As I rode back with Carmen to the school for my 2 p.m. Spanish class, I thought about the irony that today was American Thanksgiving, which I remember from my childhood as a day spent among family, overeating to my heart’s content. A morning of weighing and measuring malnourished babies and prescribing Nutri Butter™ and Incaparina to indigenous families seemed worlds away from stories of Pilgrims and Indians eating turkey. That evening I went as usual to the weekly dinner at the school, a potluck featuring a huge variety of delicious dishes, with dessert. Sharing a sumptuous meal with teachers, students, and friends of the school made me feel especially thankful to be here.

Thursday, March 23, 2017

Effects of Malnutrition

Text by Emily Rempel
Images as noted


Throughout March, Pop Wuj is spotlighting our Nutrition Program and its mission to create lifelong opportunities for Guatemalans via treatment of early childhood malnutrition.

¡Gracias por su apoyo!
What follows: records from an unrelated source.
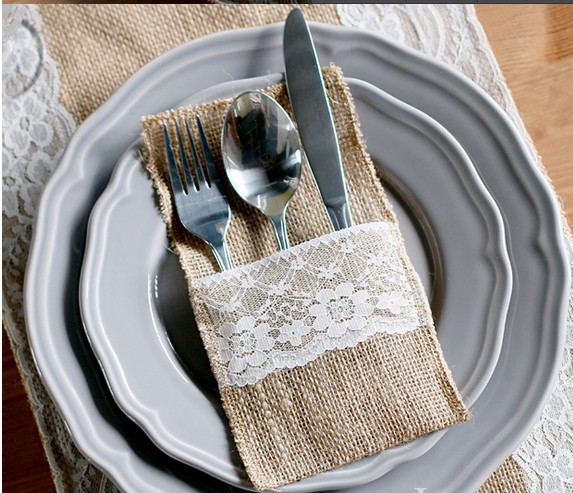 Hessian Rustic Wedding Burlap And Lace Cutlery Silverware Holder Pocket Table Decor Home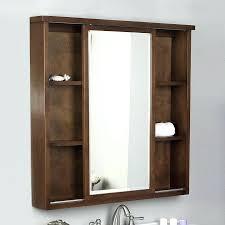 tall recessed medicine cabinet rustic furniturebathroom vanities kitchen cabinets handmade tall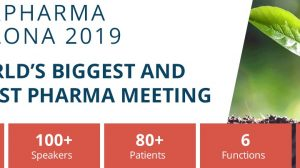 17th Annual Eyeforpharma Barcelona Conference, Expo & Awards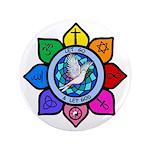 LGLG-All Religions 3.5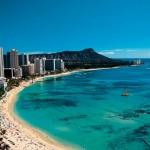 Havaí e seus encantos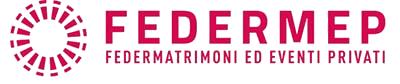 federmep logo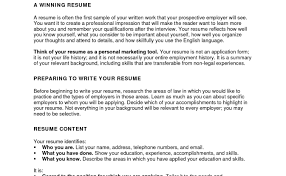 resume resume writing firms inviting resume writing companies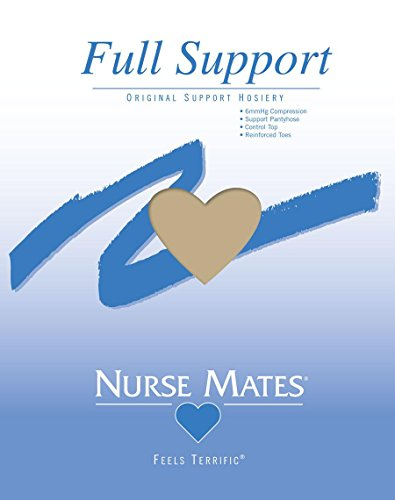 Nurse Mates – Womens – Full Support Hosiery
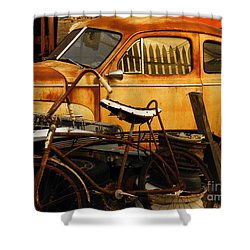 Rust Race Shower Curtain by Joe Jake Pratt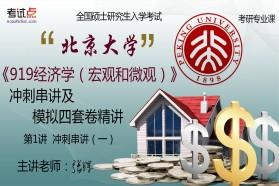 【考研专业课】北京大学《919经济学(宏观和微观)》冲刺串讲及模拟四套卷精讲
Thank you for your support!


If you were to ask one of our many doctors or medical students about the impacts of malnutrition, you would likely receive a flood of information about z-scores, development markers, and a whole slew of acronyms that, if you’re like me, you’d have to Google. I, obviously, am not a doctor, nor a medical student, nor have I even taken a single science class in the last four years. So consider the following a layperson’s explanation of the short-term and long-term impacts of malnutrition, with a bit of a human rights flair.
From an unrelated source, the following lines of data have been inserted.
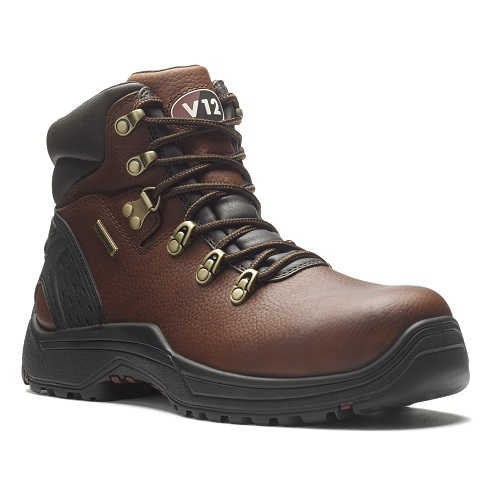 Storm IGS Boot S3 HRO WR SRC Brown Size 6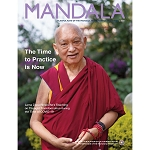 Mandala Magazine 2021 Digital Edition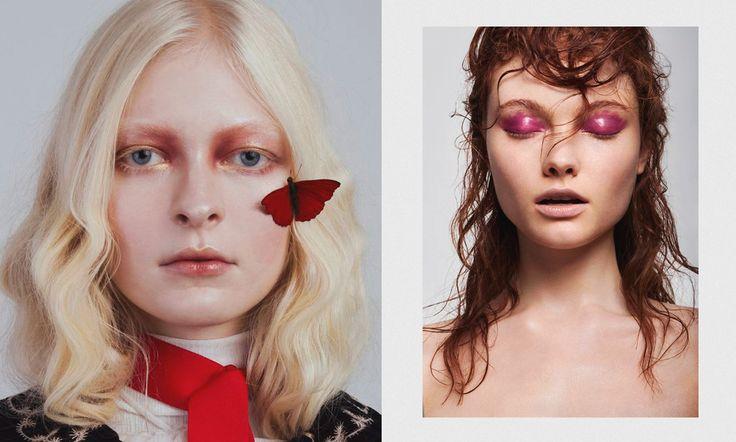 #макияж #подводка #тени #makeup #тренд #розовый #beauty #стиль #мода #влажноевеко #мокрыйсмоки #смоки #глянец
In 2015 the international community adopted a set of goals aimed at ending poverty, protecting the planet, and ensuring prosperity for all as part of a new sustainable development agenda. These goals are called the Sustainable Development Goals, or more colloquially, the Global Goals.
Image from UN News Centre

#2 of the Global Goals is: Zero Hunger. By 2030, we have committed to ending hunger, achieving food security and improved nutrition, and promoting sustainable agriculture.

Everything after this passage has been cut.